Un viaggio legato anima e corpo ai giallorossi. Roberto Pruzzo almeno sa di cosa parla quando ci propone la sua interminabile litania sull’amore per la maglia, senza avere questo pressante bisogno di baciare lo stemma del club cucito sulla casacca. Un matrimonio lungo dieci anni – insomma una carriera – con la Roma dopo l’esordio a Genova dove, come tutti sanno, non c’è un vero piacere a giocare lì anche se l’attaccante italiano non è nato molto lontano da lì, a Crocefieschi, un piccolo angolo di Liguria dove tutti si annoiano portando la propria croce.
Non proprio una benedizione per Roberto che sta recuperando il tempo perduto in campo all’Olimpico dal 1978 all’88. E questo è tutto dire: tre titoli di capocannoniere (1981, ‘82 e ‘86) sommati a quello ottenuto in Serie B con il Genoa (1976), Pruzzo scoreggia più in alto del culo per parlare grossolanamente, soprattutto quando la “Lupa” vince il titolo (1983) si classifica due volte seconda e vince la Coppa Italia (1980, ‘81, ‘84 e ‘86).
Non male ma non abbastanza per ottenere i gradi da titolare con la Nazionale.

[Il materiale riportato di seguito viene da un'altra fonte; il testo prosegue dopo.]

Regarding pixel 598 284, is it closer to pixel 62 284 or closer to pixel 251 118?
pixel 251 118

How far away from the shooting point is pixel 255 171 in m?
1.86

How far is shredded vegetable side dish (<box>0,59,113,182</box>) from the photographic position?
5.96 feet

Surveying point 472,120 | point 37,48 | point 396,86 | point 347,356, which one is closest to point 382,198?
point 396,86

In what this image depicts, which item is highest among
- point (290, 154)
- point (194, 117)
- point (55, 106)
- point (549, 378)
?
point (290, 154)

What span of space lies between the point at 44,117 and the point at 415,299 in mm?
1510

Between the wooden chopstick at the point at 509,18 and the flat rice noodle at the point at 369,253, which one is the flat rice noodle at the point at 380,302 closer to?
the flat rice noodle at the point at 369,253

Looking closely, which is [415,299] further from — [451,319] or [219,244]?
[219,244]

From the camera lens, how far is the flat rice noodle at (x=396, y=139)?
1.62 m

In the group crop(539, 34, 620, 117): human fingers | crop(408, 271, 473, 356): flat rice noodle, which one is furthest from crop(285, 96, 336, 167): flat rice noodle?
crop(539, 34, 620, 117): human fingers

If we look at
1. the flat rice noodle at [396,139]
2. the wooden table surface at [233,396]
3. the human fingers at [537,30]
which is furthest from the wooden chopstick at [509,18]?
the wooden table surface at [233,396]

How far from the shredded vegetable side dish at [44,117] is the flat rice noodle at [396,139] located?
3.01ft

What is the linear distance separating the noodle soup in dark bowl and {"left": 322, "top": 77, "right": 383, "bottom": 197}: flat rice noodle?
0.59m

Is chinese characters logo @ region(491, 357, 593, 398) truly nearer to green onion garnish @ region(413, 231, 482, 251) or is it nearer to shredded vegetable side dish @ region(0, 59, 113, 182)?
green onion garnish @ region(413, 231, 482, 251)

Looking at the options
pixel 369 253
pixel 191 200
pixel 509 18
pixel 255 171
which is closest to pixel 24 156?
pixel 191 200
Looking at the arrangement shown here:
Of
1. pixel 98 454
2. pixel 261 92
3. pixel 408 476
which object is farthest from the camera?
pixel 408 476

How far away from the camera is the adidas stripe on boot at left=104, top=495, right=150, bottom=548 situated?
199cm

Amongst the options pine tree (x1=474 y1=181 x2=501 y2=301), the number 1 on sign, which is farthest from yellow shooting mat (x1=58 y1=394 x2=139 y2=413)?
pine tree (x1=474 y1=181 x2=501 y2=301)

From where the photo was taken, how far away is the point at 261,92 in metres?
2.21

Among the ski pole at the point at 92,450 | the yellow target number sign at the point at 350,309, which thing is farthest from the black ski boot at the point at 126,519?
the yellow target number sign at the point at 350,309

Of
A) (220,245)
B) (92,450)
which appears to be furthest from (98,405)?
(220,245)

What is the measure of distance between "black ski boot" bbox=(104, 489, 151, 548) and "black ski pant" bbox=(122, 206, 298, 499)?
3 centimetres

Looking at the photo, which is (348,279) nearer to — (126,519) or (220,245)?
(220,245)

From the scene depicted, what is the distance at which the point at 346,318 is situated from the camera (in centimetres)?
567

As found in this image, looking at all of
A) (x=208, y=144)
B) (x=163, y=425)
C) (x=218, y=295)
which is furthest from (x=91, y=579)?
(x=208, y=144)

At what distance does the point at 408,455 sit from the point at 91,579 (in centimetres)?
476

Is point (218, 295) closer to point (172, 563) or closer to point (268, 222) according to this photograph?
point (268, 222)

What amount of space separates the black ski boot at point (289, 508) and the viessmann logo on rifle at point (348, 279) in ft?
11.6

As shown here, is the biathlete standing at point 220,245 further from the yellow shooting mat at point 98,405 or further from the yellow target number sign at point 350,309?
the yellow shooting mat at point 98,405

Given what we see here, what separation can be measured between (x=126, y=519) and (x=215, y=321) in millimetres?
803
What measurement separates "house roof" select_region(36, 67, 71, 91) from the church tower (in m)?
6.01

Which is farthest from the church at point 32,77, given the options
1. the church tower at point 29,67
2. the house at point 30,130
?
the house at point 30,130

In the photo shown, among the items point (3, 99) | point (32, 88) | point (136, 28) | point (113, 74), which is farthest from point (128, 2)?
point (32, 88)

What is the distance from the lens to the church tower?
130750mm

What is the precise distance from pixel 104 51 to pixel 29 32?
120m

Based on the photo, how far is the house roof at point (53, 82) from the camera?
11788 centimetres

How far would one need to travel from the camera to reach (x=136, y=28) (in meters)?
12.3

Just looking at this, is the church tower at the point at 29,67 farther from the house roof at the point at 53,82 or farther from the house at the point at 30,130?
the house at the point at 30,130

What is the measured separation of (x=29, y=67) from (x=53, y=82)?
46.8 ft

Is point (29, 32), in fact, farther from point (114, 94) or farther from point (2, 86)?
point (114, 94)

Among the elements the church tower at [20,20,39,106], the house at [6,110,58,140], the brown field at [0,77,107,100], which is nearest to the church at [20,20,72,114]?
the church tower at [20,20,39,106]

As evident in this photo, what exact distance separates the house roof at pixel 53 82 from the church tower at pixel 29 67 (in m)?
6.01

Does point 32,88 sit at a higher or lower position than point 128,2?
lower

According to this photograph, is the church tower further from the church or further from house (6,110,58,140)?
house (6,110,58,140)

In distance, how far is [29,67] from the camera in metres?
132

In azzurro Roberto Pruzzo si trascina dietro le sue sei sfortunate selezioni come un’anima perduta, dimenticato da Bearzot che sbuffa poco dopo il Mondiale di Spagna.
La grande macchia nera della sua carriera come la finale di Coppa dei Campioni persa in casa ai rigori contro il Liverpool nonostante il gol del pareggio. Una cortina di fumo che lo ha poi costretto, prima di una breve parentesi alla Fiorentina, a tuffarsi verso il grande schermo e le stanze buie.
Roberto si è rivolto al cinema, un cambiamento di carriera naturale per un giocatore italiano, e si è ritrovato protagonista di un adattamento di “Don Camillo”, con Terence Hill nel ruolo principale, insieme ai suoi compagni di squadra Carlo Ancelotti e Luciano Spinosi. Lo rifà ne “L’allenatore nel pallone” ancora con Ancelotti poi con Graziani e Chierico. Senza Terence Hill questa volta. E nemmeno Benny, del resto. Roberto nutre ancora rancore nei confronti degli inglesi che hanno danneggiato il suo impero.